Nunca antes habíamos tenido tantas facilidades para desempeñar la jardinería. Además de la gran variedad de plantas propuestas para aficionados o apasionados, encontramos nuevos métodos de cultivo, nuevos productos y revolucionarios materiales que permiten aficionarse con fuerza a la jardinería.

Uno de las tareas más ingratas que tiene que afrontar un jardinero es la de erradicar las malas hierbas de sus macizos y arriates. Con las pajas o películas sintéticas plásticas, minerales (gravilla o arena) u orgánicos (triturados vegetales, cortezas o agujas de pino) esparcidos en la superficie del suelo, obtenemos una protección muy eficaz contra las malas hierbas nacidas de las semillas. Los herbicidas sistémicos (como los de base de glifosato) permiten librarse fácilmente de adventicios de raíces coriáceas tales como las enredaderas, gramas,… en tan sólo unas semanas.

Jardinería fácil

En cuestión de estiércol, la aparición de formulaciones de liberación lenta, repartida durante varios meses, permite no preocuparse tanto de la fertilización de las plantas. Para el césped hay también productos mixtos, como el estiércol – herbicida – antimusgo, de empleo eficaz y práctico, con un efecto triple en una sola aplicación.

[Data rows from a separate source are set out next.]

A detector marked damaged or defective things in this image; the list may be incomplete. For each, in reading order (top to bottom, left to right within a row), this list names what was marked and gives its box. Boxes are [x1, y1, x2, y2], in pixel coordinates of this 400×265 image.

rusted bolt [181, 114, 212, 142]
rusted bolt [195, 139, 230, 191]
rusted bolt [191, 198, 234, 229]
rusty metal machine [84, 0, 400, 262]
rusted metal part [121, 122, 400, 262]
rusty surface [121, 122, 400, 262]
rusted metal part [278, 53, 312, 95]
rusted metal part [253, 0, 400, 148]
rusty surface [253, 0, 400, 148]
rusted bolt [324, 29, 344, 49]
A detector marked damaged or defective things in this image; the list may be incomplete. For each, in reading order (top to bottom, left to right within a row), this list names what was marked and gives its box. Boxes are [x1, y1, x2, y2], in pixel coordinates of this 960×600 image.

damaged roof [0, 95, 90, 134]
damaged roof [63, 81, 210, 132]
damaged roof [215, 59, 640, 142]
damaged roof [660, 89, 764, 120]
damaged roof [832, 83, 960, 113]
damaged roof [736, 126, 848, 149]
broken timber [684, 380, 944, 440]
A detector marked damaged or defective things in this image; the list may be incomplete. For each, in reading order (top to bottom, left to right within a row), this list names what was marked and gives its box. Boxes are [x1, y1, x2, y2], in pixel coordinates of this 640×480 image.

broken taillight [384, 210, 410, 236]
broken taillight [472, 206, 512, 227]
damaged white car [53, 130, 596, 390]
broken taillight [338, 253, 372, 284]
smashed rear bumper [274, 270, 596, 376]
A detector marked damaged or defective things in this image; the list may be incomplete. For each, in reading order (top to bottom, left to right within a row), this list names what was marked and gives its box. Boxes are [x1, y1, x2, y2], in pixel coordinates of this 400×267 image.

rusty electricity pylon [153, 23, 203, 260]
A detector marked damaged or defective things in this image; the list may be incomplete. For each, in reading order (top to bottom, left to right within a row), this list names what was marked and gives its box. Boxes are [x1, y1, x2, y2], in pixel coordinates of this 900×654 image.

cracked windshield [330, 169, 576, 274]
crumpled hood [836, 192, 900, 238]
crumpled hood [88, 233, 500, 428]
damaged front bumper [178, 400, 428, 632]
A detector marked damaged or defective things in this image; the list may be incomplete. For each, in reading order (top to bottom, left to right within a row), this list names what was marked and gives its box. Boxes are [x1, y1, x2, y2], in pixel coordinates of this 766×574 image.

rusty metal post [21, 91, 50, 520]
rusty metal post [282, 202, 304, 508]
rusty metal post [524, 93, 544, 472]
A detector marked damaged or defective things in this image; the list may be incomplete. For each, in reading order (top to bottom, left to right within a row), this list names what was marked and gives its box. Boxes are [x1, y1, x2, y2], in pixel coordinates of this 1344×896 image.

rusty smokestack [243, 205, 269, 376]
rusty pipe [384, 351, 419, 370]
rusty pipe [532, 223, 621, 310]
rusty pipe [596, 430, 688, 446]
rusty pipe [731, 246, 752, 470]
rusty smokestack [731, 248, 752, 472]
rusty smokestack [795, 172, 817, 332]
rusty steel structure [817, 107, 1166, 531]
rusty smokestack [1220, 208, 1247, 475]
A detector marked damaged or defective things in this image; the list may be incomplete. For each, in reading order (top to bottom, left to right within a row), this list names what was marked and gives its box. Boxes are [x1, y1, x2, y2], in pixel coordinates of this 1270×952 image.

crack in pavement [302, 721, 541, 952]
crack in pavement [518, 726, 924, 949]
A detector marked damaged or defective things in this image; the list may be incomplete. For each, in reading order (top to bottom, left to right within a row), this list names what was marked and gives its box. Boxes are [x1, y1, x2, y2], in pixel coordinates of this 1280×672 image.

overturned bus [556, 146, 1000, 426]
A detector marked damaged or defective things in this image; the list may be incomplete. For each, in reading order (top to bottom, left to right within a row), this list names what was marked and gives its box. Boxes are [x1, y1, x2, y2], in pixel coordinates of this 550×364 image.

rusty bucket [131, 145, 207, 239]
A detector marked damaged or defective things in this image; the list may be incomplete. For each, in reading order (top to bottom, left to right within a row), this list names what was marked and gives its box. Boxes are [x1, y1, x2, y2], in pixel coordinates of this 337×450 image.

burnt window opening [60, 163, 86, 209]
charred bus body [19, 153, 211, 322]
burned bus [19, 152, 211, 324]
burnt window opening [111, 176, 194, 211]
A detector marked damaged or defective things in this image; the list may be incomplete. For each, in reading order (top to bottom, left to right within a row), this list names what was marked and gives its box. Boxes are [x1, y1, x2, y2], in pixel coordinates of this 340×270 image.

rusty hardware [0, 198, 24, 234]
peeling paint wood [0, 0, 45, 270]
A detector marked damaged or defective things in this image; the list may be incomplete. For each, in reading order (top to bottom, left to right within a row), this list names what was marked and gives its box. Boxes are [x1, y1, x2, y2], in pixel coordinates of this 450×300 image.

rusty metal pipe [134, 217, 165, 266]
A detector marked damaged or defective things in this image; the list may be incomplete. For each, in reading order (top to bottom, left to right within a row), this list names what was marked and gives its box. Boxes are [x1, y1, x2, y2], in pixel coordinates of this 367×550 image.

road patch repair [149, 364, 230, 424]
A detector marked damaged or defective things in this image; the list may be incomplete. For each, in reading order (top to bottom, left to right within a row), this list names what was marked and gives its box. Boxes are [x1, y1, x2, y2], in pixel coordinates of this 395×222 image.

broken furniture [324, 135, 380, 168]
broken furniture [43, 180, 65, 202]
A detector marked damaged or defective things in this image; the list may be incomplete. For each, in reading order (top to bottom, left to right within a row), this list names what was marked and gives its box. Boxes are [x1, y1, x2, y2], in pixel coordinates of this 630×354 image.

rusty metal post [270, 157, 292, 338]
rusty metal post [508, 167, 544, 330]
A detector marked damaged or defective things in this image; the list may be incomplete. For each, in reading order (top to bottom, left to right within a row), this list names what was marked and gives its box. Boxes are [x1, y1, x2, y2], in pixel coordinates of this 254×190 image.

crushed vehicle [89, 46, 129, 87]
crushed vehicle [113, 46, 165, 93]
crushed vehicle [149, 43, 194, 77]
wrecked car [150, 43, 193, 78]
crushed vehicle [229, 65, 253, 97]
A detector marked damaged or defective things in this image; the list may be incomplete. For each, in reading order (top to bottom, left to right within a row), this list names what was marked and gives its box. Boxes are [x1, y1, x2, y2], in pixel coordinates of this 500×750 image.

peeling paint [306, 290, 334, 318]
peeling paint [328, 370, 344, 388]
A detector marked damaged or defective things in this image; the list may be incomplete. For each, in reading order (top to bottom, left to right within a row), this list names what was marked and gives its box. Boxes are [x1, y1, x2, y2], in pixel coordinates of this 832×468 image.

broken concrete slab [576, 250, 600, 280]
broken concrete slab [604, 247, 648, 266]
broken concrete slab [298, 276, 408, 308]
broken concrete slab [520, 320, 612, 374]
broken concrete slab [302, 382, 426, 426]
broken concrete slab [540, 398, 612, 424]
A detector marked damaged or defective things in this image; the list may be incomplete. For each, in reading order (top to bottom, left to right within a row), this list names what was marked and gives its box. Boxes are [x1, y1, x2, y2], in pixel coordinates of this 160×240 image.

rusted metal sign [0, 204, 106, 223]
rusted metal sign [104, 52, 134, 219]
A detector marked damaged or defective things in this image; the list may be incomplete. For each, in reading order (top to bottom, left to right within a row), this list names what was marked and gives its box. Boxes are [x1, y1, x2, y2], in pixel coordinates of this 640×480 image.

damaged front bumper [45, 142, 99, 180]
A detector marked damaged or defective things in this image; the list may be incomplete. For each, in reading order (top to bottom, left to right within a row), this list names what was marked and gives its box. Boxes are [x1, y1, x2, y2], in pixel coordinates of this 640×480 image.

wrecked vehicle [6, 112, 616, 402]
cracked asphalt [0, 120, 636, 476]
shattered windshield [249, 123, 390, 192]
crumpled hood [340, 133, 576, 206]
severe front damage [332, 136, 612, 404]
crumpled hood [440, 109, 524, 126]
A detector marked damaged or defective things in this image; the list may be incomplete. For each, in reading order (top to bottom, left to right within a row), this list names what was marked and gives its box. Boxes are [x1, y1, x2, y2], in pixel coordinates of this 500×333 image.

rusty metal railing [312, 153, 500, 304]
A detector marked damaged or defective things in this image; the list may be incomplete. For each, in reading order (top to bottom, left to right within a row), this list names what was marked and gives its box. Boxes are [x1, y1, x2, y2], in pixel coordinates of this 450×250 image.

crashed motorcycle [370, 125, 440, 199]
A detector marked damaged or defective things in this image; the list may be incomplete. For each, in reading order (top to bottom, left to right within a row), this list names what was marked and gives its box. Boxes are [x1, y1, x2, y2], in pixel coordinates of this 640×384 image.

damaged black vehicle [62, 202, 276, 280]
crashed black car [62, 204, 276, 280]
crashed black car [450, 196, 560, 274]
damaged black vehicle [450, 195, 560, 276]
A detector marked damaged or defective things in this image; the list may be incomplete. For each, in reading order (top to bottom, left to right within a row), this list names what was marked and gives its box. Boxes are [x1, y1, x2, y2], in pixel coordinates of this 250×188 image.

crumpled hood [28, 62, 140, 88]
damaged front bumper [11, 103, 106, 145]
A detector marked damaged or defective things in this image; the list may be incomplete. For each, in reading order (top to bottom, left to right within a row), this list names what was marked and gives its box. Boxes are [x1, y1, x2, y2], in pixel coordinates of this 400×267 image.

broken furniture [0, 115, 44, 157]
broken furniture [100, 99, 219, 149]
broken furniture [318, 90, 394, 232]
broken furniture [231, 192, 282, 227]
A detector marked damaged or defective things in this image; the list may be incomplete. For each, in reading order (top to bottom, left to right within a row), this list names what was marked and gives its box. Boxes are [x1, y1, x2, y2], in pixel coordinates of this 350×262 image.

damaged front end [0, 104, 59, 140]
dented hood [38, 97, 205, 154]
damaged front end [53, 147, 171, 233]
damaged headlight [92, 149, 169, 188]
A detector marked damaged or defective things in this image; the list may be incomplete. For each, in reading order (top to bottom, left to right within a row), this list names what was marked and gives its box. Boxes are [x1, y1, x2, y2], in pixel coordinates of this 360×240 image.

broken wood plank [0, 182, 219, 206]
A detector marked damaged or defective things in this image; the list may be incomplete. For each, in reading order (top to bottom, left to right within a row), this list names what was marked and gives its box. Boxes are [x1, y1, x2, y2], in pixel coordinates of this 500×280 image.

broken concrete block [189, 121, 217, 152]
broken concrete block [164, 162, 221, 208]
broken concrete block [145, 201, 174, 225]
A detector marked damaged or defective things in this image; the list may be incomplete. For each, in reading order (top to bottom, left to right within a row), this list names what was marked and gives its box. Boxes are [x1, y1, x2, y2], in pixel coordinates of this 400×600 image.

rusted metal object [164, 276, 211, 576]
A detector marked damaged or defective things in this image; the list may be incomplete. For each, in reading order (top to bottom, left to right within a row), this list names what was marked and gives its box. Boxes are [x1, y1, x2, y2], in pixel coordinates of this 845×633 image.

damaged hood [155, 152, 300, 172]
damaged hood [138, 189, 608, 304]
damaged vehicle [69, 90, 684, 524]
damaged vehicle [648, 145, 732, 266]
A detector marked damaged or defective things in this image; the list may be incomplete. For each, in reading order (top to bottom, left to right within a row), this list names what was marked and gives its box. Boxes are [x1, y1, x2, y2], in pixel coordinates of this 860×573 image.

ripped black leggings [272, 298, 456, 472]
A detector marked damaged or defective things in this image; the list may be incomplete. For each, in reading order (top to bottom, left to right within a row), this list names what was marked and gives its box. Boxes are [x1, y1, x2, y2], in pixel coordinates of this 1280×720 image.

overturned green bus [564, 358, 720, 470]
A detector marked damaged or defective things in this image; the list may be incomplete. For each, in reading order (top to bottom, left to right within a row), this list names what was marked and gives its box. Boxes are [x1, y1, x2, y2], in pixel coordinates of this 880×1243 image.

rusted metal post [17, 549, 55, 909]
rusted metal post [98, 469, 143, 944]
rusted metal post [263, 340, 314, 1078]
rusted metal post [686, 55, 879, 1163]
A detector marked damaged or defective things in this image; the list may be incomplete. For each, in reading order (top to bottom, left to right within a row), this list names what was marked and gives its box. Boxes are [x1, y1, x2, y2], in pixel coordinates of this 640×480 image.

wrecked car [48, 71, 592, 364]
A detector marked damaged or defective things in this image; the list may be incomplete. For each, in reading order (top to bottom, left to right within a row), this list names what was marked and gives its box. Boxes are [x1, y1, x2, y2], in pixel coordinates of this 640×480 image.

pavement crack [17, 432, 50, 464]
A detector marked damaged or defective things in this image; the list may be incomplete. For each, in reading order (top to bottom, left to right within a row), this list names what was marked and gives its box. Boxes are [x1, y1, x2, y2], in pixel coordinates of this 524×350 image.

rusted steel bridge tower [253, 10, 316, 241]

Existen geles que retienen el agua limitando el agua de riegos y la cantidad de éstos. Se incorporan en la tierra en el momento del trasplante mezclados con pajas en la base de las plantas. Este gel nos raporta economía en la cantidad de agua y en las sesiones de regadío. El riego automático gota a gota es, sin embargo, una de las soluciones más cómodas y efectivas. Además, existen programadores de riegos que hacen aún la vida más cómoda. Además de ser muy útiles para ocasiones puntuales. Por ejemplo, cuando nos marchamos de vacaciones.